● EXERCISE INPUTS:
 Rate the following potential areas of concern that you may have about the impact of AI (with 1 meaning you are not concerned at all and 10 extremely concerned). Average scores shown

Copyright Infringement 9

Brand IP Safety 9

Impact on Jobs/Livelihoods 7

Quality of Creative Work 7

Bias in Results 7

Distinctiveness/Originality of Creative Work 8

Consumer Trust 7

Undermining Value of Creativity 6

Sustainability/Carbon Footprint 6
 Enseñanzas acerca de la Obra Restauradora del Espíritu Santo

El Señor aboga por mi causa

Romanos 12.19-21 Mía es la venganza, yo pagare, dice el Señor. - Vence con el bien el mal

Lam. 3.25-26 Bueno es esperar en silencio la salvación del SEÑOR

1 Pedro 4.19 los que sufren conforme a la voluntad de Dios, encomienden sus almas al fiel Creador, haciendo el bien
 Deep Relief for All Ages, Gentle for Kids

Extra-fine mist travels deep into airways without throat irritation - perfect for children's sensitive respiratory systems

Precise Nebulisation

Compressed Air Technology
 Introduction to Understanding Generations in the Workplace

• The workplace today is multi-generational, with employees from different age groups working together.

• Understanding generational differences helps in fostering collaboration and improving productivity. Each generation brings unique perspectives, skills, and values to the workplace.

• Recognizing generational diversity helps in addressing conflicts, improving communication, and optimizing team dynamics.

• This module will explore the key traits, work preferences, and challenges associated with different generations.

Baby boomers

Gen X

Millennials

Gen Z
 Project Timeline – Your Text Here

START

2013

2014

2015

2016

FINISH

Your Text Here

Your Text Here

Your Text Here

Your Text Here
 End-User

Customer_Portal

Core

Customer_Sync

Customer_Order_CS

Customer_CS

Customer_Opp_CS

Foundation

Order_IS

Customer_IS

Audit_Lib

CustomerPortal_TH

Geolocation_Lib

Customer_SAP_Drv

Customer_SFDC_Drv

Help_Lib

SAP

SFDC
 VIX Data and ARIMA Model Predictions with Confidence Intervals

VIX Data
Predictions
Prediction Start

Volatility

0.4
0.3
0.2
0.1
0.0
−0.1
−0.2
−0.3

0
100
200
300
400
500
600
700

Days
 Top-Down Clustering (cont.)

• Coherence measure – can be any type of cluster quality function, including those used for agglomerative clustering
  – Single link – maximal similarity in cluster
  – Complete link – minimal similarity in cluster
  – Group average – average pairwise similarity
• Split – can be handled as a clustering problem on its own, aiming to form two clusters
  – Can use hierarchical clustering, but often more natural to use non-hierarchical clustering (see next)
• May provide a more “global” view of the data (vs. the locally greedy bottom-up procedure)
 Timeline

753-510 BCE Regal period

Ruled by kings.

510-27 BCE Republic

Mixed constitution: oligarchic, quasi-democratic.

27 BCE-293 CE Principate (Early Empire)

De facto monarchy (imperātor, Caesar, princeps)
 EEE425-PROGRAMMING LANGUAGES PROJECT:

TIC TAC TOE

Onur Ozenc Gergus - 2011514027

● WHAT IS EXPECTED:
Your reply should consist only of the lines running from the line with "510-27 BCE Republic" to the end of the listing, retyped exactly.

● RESPONSE BELOW:
510-27 BCE Republic

Mixed constitution: oligarchic, quasi-democratic.

27 BCE-293 CE Principate (Early Empire)

De facto monarchy (imperātor, Caesar, princeps)
 EEE425-PROGRAMMING LANGUAGES PROJECT:

TIC TAC TOE

Onur Ozenc Gergus - 2011514027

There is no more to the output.